▸ PROVIDED TEXT
========
‘Nigerian Govt’s Reliance On CBN Financing Worrisome’
The Nigerian government’s reliance on the Central Bank of Nigeria for the financing of budget deficits is certainly worrying, a London-based economic research firm has said.
Capital Economics, in its ‘Africa Economics Focus’ released on Monday, said the government had turned to the central bank to plug ever-larger budget deficits in recent years.
According to the report, policymakers are unlikely to kick their deficit monetisation habit, particularly if the fiscal position worsens next year.
“This will deepen some of Nigeria’s existing economic woes, including high inflation, downward pressure on the naira and weak economic growth,” the Africa Economist, Capital Economics, Virág Fórizs, said.
She noted that the government’s reliance on CBN financing had occurred in recent years irrespective of whether the budget shortfall was in line with official projections or not.
========
▸ EXERCISE INSTRUCTIONS
(a) From the article above on Nigeria's reliance on central bank financing, set down the passage starting with "According to the" and going on through "Virág Fórizs, said.".
(b) According to the article on Nigeria's deficit financing, which firm released the "Africa Economics Focus"?
(c) Continue the article on the Nigerian government's reliance on CBN financing from the point where it stops.

▸ Saved data entries
========
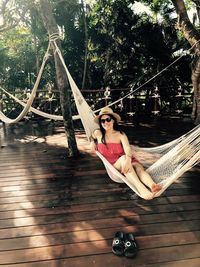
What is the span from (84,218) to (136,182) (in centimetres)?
55

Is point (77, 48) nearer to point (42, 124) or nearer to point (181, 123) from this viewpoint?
point (42, 124)

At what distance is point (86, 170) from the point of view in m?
3.69

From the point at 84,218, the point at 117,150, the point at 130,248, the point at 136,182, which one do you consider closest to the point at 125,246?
the point at 130,248

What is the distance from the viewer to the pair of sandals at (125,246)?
81.7 inches

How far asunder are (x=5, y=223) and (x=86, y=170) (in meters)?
1.35

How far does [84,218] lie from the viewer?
8.38 feet

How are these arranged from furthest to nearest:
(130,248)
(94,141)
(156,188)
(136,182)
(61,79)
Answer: (61,79) < (94,141) < (136,182) < (156,188) < (130,248)

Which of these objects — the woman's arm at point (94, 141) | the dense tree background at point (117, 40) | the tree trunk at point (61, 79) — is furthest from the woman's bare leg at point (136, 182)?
the dense tree background at point (117, 40)

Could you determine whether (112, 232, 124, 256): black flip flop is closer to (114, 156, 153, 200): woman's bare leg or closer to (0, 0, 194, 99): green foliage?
(114, 156, 153, 200): woman's bare leg

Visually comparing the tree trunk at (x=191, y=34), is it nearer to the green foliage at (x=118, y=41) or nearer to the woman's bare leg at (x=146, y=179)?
the green foliage at (x=118, y=41)

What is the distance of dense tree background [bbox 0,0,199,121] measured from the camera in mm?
8031

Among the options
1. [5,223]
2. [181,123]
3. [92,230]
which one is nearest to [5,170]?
[5,223]

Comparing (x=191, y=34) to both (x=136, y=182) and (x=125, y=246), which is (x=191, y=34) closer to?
(x=136, y=182)

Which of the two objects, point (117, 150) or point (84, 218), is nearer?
point (84, 218)
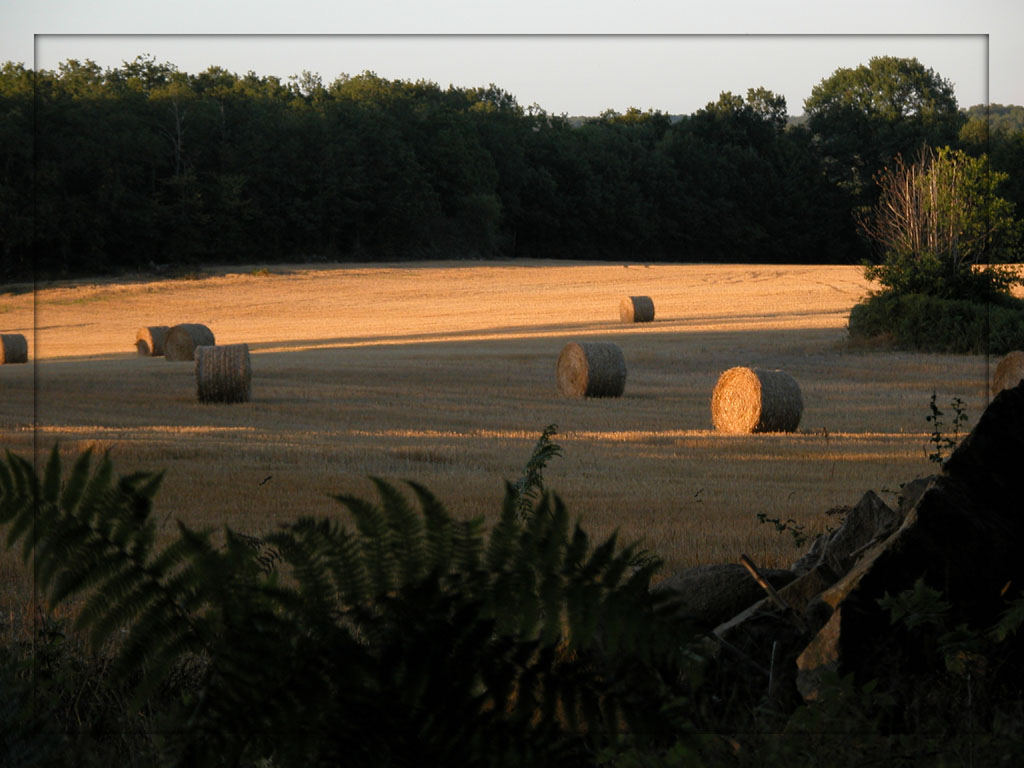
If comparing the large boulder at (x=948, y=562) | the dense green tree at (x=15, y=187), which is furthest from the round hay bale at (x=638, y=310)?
the large boulder at (x=948, y=562)

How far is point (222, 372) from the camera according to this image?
16.0 metres

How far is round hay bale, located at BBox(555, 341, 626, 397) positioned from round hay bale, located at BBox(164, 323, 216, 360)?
9456mm

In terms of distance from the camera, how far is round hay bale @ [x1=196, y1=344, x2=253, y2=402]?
15922 millimetres

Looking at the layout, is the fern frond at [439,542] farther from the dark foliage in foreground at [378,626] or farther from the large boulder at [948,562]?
the large boulder at [948,562]

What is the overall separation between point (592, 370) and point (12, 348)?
46.4 ft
========
▸ ANSWERS PER TASK
(a)
According to the report, policymakers are unlikely to kick their deficit monetisation habit, particularly if the fiscal position worsens next year.
“This will deepen some of Nigeria’s existing economic woes, including high inflation, downward pressure on the naira and weak economic growth,” the Africa Economist, Capital Economics, Virág Fórizs, said.

(b) Capital Economics, a London-based economic research firm.

(c)
“Nigeria has a pretty poor track record of sticking to its budget plans. Over the past six years, on average around 55 percent of annual budget shortfalls have been financed by the CBN,” she said.
According to the report, funding through domestic and foreign borrowing has often fallen short of targets.
She said, “Moreover, interest rates on domestic debt tend to be high; before the onset of the pandemic, 10-year government bond yields last dropped below 10 per cent in 2011. Public debt servicing costs have risen sharply in recent years.
“Debt servicing was equivalent to 13 per cent of the Federal Government’s total revenues in 2010 – last year, the ratio reached a staggering 83 per cent. All of this has pushed policymakers to turn to the central bank to help finance budget deficits.”
Fórizs said plugging budget deficits through central bank financing had contributed to many of the problems plaguing Nigeria’s economy.
She noted that headline inflation had surpassed the upper bound of the CBN’s target range for the past six years.
According to her, high inflation, in the context of a heavily managed exchange rate, has undermined the competitiveness of local industry, leading to strains in the balance of payments and sluggish activity.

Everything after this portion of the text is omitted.